◆ YOUR GOAL
Translate this sentence from the text on EU antitrust enforcement below into Spanish: "Any undertaking operating in the EU internal market faces fines of up to 10% of total annual turnover if the Commission or a national competition authority finds an infringement of Articles 101 or 102 TFEU — the compliance obligation is permanent and enforceable without prior notification."

◆ EXCERPT PROVIDED
----

Regulation (EC) No 1/2003 — EU Antitrust Enforcement

Analysis from 10 May 20262 sourcesConsolidated version of 01.07.2009; Regulation (EU) 1419/2006 — repeal of Reg. 4056/86 (maritime transport); Regulation (EU) 169/2009 — competition rules rail/road/inland waterway (codification); Regulation (EU) 246/2009 — competition liner shipping (Art. 81(3) TFEU); Regulation (EU) 487/2009 — competition air transport (Art. 81(3) TFEU, codification).EUR-Lex Original

Could our distribution agreement or pricing practice trigger a Commission dawn raid — and what does a 10% turnover fine actually mean for our balance sheet?

Any undertaking operating in the EU internal market faces fines of up to 10% of total annual turnover if the Commission or a national competition authority finds an infringement of Articles 101 or 102 TFEU — the compliance obligation is permanent and enforceable without prior notification.

Short Answer

Regulation 1/2003 abolished the prior notification system and established a directly applicable prohibition regime: agreements restricting competition are void unless they meet the efficiency exemption criteria, and the burden of proof lies with the claiming undertaking [Art. 2]. The Commission holds broad investigative powers including unannounced inspections of business and private premises [Art. 20, Art. 21], and can impose behavioural or structural remedies [Art. 7]. National competition authorities and courts apply Articles 101 and 102 TFEU in parallel, creating a network of 27+ enforcers that can act on their own initiative [Art. 5, Art. 6]. **Legal status update:** Four sectoral side-acts consolidate the competition regime under Reg. 1/2003: (EU) 1419/2006 repealed the old maritime competition Reg. 4056/86 and fully opened maritime transport to Reg. 1/2003. (EU) 169/2009 codifies competition rules for rail, road and inland waterway. (EU) 246/2009 applies Art. 81(3) TFEU to certain liner-shipping agreements. (EU) 487/2009 codifies the application of Art. 81(3) TFEU in air transport — all under the supervisory regime of Reg. 1/2003.

----

◆ ENTRIES

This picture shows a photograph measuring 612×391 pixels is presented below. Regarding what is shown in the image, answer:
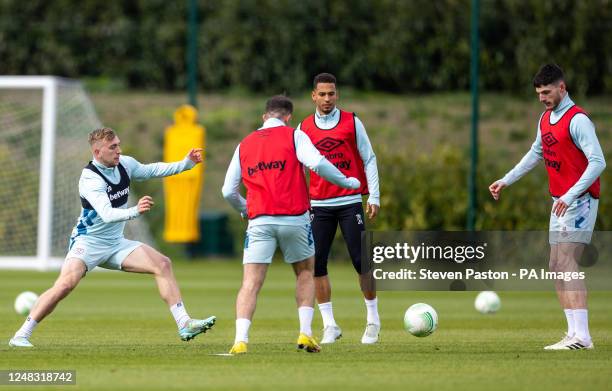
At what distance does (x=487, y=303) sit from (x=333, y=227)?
4.49 metres

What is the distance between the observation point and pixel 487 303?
637 inches

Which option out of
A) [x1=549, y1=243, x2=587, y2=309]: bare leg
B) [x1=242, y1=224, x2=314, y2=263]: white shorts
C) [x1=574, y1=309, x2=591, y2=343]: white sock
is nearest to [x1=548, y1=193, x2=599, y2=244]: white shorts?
[x1=549, y1=243, x2=587, y2=309]: bare leg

----

◆ TASK RESULT
Cualquier empresa que opere en el mercado interior de la UE se enfrenta a multas de hasta el 10 % de su volumen de negocios anual total si la Comisión o una autoridad nacional de competencia constata una infracción de los artículos 101 o 102 del TFUE: la obligación de cumplimiento es permanente y exigible sin notificación previa.